RAMP: Hybrid DRL for Online Learning of Numeric Action Models
Summary: arXiv:2604.08685v1 Announce Type: new
Abstract: Automated planning algorithms require an action model specifying the preconditions and effects of each action, but obtaining such a model is often hard. Learning action models from observations is feasible, but existing algorithms for numeric domains are offline, requiring expert traces as input. We propose the Reinforcement learning, Action Model learning, and Planning (RAMP) strategy for learning numeric planning action models online via interactions with the environment.
Introduction
The development of automated planning algorithms has become increasingly vital across various fields, including robotics, artificial intelligence, and operations research. A significant challenge lies in acquiring action models, which define the necessary preconditions and expected effects for each action. Traditionally, this task involves complex offline processes that demand expert-generated data, which can be both time-consuming and impractical.
The RAMP Strategy
The RAMP framework introduces a novel approach to address these challenges by enabling the online learning of numeric action models through direct interaction with the environment. This hybrid strategy incorporates three primary components:
- Deep Reinforcement Learning (DRL) Policy: RAMP simultaneously trains a DRL policy that learns optimal actions based on feedback from the environment.
- Numeric Action Model Learning: The system learns a numeric action model that captures the relationships between actions, preconditions, and outcomes based on past interactions.
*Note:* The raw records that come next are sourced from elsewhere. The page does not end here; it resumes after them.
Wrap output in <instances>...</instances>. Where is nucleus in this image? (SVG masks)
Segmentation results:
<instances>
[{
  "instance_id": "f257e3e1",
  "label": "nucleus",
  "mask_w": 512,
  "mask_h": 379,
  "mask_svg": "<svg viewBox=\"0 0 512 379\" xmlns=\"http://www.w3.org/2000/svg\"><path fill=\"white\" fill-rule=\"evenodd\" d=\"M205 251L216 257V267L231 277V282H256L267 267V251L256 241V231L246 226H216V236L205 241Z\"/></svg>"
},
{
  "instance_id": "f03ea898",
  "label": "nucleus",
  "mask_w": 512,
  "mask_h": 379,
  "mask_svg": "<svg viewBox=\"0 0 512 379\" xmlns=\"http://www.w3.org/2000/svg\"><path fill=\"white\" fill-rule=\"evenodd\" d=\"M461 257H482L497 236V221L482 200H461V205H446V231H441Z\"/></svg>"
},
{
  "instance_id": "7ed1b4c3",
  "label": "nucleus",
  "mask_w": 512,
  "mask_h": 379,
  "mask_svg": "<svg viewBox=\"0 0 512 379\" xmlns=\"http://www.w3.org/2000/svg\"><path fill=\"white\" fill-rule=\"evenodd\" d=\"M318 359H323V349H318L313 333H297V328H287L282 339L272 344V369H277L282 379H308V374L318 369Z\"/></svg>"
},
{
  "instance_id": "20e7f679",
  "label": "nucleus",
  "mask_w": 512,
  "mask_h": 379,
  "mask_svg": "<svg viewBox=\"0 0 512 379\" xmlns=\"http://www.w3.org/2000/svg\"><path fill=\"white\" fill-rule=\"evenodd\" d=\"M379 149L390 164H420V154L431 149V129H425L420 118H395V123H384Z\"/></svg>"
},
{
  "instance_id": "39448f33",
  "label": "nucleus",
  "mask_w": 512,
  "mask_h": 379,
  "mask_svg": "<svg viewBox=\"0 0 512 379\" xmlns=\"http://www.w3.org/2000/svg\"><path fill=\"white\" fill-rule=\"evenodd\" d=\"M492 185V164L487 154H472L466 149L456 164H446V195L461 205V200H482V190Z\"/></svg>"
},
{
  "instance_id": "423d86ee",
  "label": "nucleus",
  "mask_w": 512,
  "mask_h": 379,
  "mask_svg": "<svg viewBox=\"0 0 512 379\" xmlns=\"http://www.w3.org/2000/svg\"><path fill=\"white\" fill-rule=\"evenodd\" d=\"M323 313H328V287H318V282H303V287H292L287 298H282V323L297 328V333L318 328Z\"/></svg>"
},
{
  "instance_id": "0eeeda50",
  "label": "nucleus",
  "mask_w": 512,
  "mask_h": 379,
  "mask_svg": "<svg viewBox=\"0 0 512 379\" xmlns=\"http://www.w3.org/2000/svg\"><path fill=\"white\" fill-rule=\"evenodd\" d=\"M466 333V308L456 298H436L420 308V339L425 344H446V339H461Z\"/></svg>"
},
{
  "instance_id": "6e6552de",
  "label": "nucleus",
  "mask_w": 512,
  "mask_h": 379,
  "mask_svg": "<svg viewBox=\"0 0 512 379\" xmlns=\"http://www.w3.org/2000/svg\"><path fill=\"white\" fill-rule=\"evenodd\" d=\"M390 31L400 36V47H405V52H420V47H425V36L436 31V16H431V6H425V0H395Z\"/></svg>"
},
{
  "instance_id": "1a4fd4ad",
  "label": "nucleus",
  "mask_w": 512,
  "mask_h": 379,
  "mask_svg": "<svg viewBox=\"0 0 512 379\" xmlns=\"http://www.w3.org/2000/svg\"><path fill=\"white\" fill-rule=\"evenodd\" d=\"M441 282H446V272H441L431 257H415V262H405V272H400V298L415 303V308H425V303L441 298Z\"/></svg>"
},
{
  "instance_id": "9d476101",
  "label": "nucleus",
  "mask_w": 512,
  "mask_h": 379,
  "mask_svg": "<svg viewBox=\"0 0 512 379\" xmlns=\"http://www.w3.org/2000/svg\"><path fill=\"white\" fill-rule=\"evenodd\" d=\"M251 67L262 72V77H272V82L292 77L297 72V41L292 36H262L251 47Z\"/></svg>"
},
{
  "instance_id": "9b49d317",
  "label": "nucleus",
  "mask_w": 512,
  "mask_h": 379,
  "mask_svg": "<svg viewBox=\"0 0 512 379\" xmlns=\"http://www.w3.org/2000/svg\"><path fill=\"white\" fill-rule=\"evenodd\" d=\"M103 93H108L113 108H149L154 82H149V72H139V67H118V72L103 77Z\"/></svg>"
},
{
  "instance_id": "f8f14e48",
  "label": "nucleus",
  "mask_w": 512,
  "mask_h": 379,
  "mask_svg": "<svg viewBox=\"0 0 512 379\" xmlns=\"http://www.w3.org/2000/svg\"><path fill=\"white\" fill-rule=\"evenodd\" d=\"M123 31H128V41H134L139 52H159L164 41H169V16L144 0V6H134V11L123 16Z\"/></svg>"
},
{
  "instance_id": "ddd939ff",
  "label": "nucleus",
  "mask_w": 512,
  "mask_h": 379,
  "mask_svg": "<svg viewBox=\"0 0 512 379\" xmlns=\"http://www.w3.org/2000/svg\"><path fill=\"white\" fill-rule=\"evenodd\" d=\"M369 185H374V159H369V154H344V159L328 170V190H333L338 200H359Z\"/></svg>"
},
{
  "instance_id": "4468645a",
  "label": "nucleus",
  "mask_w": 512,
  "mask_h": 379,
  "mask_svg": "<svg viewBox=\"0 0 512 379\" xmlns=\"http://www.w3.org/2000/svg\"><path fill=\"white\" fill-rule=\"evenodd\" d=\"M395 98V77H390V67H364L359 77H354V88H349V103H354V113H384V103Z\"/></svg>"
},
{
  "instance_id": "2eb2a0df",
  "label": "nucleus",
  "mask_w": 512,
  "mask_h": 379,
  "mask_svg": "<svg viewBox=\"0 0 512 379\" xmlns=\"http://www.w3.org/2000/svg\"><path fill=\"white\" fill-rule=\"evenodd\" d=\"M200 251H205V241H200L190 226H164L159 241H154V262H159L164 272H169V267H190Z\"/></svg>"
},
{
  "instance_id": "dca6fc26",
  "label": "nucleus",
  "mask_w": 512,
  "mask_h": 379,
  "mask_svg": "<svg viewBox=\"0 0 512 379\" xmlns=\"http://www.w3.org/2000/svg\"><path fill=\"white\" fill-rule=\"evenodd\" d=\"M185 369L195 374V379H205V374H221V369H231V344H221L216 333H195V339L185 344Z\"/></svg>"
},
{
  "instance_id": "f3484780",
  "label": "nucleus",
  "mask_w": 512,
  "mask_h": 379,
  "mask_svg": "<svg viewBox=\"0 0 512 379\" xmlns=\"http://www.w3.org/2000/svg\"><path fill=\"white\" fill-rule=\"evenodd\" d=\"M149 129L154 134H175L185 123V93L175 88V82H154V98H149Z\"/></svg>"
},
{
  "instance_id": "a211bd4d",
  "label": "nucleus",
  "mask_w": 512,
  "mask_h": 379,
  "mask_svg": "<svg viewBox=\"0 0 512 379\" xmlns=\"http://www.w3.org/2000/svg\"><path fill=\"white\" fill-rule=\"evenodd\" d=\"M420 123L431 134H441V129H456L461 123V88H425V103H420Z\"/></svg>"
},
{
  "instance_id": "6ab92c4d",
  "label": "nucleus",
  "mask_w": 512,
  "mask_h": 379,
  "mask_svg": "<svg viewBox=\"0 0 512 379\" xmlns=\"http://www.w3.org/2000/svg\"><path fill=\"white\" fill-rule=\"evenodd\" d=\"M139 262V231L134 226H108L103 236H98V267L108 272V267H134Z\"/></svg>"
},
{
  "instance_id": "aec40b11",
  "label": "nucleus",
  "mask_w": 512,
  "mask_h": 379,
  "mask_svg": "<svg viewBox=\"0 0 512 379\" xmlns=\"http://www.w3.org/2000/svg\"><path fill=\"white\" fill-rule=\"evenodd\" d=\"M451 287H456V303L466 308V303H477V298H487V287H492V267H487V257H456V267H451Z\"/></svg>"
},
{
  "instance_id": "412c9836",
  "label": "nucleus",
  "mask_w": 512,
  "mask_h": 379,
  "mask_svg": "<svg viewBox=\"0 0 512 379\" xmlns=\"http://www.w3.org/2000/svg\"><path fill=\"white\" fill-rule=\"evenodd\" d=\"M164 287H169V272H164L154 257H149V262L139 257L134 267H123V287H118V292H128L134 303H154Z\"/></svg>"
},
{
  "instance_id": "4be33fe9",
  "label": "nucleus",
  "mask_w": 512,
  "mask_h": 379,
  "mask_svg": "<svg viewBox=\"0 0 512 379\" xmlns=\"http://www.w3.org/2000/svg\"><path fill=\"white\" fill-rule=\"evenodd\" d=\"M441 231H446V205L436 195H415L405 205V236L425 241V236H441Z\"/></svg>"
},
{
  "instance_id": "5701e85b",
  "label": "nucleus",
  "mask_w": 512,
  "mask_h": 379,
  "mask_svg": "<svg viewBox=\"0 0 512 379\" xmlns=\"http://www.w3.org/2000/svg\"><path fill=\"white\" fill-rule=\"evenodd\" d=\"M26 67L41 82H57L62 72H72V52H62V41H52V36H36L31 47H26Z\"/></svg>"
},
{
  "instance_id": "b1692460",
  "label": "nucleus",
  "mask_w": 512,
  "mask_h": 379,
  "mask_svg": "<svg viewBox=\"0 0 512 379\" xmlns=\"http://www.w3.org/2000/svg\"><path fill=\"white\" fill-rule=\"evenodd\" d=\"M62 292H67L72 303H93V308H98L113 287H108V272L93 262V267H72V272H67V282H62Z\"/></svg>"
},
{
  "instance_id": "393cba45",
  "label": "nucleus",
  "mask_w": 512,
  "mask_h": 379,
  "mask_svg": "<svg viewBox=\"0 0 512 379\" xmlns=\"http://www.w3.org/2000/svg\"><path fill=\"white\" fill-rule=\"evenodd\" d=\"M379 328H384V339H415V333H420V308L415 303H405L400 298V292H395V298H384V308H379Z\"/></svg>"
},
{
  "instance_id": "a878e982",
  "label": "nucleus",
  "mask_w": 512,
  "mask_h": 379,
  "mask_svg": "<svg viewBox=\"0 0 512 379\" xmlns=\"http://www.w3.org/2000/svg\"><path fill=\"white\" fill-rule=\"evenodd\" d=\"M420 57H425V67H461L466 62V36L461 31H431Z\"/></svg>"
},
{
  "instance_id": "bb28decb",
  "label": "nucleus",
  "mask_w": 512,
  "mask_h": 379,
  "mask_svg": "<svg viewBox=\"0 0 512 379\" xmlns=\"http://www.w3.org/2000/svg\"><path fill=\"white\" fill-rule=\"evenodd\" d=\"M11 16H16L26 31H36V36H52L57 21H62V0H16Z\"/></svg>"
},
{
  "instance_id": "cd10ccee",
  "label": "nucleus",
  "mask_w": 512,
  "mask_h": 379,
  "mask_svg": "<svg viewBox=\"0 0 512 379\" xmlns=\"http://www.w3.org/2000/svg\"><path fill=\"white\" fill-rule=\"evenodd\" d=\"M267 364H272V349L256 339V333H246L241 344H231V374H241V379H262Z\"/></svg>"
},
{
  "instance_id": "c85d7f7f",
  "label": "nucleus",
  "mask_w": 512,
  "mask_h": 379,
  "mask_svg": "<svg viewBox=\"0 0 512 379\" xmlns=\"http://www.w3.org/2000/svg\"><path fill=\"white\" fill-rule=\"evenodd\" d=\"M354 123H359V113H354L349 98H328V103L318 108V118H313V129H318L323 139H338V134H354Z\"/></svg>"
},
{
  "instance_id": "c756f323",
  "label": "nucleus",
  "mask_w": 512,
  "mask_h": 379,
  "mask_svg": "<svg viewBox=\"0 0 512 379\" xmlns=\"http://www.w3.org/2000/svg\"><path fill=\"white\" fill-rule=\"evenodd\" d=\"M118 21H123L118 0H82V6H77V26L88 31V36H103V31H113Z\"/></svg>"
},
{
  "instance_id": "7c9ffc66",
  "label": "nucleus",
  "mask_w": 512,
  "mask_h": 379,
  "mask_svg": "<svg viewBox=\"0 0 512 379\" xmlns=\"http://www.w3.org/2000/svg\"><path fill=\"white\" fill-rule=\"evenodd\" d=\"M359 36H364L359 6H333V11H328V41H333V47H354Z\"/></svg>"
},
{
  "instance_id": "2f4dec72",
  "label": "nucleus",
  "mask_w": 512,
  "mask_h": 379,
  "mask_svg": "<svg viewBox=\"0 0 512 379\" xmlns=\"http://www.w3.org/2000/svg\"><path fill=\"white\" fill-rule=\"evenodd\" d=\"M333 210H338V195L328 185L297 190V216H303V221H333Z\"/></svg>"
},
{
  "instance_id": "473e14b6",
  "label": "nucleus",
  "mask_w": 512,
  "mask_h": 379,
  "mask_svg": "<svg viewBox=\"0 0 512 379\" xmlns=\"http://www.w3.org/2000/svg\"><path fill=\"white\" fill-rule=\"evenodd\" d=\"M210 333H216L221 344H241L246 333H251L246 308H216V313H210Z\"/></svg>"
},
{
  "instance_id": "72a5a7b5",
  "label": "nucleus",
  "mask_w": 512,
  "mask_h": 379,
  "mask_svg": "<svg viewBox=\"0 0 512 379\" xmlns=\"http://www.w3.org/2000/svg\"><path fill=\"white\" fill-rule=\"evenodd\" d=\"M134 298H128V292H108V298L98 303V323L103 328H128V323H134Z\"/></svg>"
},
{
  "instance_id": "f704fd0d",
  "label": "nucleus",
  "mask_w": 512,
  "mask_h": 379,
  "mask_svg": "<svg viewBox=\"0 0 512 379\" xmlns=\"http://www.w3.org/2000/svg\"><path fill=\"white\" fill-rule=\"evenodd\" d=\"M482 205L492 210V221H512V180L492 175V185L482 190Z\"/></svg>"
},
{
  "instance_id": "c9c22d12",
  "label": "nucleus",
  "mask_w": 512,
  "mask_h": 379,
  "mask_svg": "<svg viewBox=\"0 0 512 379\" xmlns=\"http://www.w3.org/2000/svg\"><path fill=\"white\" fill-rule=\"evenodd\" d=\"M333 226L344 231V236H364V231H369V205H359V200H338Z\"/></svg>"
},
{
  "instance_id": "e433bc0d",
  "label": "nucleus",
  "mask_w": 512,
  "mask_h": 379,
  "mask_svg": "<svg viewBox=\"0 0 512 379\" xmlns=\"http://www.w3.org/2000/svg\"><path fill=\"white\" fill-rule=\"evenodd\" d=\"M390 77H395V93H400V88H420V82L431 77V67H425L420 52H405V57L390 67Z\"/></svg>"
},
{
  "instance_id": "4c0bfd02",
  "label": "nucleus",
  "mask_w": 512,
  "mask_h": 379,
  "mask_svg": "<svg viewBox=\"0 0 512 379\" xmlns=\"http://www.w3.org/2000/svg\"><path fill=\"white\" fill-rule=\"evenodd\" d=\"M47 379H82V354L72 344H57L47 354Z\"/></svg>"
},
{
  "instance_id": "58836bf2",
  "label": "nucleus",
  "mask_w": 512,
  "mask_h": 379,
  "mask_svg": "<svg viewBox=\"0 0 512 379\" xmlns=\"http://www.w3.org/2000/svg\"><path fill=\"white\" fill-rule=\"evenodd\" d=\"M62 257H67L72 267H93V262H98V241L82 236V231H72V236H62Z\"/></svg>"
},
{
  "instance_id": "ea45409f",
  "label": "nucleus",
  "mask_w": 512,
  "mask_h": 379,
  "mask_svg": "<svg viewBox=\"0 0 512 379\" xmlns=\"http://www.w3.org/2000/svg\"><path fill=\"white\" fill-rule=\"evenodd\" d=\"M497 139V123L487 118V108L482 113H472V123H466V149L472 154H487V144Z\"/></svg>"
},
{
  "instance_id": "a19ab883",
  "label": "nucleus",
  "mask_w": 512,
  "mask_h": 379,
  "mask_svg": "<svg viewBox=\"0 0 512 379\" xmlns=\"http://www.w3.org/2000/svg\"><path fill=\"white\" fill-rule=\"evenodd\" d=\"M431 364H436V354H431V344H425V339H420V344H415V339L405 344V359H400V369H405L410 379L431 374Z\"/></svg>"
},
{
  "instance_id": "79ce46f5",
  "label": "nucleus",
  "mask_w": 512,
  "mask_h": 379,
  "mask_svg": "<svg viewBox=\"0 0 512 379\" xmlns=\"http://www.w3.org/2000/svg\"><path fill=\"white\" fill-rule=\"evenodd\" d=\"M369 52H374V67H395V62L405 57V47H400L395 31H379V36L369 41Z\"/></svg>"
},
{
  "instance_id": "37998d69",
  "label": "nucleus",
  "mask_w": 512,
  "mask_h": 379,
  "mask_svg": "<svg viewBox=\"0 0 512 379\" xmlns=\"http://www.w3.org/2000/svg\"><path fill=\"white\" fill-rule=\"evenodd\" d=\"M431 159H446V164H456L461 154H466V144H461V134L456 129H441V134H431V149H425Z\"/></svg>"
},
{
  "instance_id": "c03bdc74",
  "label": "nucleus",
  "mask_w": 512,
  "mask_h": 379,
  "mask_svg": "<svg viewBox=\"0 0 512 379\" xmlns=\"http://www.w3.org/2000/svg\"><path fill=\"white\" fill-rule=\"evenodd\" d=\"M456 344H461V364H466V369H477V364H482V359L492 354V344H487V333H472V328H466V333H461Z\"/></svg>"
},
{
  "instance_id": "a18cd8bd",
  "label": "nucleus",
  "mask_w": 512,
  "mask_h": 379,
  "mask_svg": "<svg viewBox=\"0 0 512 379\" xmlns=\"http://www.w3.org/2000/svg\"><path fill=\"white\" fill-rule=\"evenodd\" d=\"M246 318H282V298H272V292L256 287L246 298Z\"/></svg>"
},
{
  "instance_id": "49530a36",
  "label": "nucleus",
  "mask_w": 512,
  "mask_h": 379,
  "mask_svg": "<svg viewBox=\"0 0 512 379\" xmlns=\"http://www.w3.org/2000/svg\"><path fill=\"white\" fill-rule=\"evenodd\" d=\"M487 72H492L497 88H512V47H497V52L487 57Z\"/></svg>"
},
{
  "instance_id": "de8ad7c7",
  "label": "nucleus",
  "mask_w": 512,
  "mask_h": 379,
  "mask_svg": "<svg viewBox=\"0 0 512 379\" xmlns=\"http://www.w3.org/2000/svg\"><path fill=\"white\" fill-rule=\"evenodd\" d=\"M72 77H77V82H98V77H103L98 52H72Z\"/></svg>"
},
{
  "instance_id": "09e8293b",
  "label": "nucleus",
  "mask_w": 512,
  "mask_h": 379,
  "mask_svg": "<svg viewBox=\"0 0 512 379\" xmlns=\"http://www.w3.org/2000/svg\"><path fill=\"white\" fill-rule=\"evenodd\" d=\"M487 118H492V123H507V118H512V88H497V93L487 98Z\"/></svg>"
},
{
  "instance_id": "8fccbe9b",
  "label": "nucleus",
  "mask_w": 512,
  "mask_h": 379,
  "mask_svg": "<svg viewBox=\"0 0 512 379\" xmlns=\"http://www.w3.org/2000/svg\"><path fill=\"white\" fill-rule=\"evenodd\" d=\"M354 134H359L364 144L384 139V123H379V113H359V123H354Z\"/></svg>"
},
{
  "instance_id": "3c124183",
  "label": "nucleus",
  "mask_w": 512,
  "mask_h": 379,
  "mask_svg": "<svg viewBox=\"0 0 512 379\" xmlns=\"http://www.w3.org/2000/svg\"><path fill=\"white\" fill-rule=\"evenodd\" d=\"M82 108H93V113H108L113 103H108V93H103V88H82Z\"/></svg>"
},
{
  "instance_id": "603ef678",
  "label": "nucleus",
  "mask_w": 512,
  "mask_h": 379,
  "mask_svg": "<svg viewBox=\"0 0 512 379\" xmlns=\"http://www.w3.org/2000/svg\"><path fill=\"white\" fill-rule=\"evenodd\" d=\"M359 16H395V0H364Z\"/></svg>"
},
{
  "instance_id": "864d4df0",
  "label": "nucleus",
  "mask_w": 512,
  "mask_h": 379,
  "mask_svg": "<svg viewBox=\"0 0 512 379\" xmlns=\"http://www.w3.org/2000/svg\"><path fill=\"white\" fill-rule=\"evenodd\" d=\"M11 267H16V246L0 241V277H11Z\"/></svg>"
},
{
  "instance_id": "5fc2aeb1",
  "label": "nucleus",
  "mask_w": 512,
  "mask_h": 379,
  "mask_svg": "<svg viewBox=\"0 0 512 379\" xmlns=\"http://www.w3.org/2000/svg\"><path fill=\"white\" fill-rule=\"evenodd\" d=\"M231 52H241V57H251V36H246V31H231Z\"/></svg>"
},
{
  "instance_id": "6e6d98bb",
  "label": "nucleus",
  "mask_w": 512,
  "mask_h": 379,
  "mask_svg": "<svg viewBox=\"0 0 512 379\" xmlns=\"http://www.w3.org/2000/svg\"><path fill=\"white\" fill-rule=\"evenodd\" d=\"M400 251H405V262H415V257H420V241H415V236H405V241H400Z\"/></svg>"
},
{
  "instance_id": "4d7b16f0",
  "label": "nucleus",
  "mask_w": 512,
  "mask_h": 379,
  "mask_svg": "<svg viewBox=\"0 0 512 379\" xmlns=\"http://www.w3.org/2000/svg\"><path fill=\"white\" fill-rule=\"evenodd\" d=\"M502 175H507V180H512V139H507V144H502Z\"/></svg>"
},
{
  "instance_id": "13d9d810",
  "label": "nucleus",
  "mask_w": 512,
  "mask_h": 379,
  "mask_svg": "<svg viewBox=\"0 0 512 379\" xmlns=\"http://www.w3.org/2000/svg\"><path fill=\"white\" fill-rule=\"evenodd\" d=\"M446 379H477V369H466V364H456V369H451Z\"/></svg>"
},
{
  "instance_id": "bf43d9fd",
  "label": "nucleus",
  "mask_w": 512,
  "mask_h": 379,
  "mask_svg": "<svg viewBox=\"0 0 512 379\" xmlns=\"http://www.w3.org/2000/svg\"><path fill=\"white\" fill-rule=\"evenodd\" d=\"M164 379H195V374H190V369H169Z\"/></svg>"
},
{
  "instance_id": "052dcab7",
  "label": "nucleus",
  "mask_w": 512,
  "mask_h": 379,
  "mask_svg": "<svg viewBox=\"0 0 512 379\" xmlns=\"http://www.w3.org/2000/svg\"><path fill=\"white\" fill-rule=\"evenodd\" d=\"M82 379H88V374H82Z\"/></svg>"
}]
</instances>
- Planning: RAMP utilizes the learned action model to generate plans for future actions, optimizing the performance of the RL policy.
Positive Feedback Loop
One of the significant advantages of the RAMP framework is the creation of a positive feedback loop. As the DRL policy gathers data from the environment, this information refines the action model. In turn, the enhanced model supports the planner in generating more effective plans, which further aids the RL policy in its training. This cyclical process enhances the learning efficiency and effectiveness of the system.
Numeric PDDLGym Framework
To facilitate the integration of reinforcement learning and numeric planning, the RAMP framework includes the Numeric PDDLGym, an automated environment designed to convert numeric planning problems into Gym environments. This framework allows researchers and practitioners to leverage existing RL tools while addressing the specific needs of numeric action models.
Experimental Results
In recent experiments conducted on standard IPC numeric domains, RAMP demonstrated significant advantages over traditional DRL algorithms such as Proximal Policy Optimization (PPO). The results indicated that RAMP not only improved the solvability of planning problems but also enhanced the quality of generated plans. This underscores the potential of RAMP to revolutionize the field of automated planning by making it more adaptable and efficient.
Conclusion
The introduction of the RAMP framework marks a significant advancement in the online learning of numeric action models. By combining reinforcement learning with planning capabilities, RAMP addresses the limitations of existing offline algorithms, paving the way for more dynamic and effective automated planning solutions. As research continues, the implications of RAMP could extend far beyond numeric domains, influencing various applications in artificial intelligence and robotics.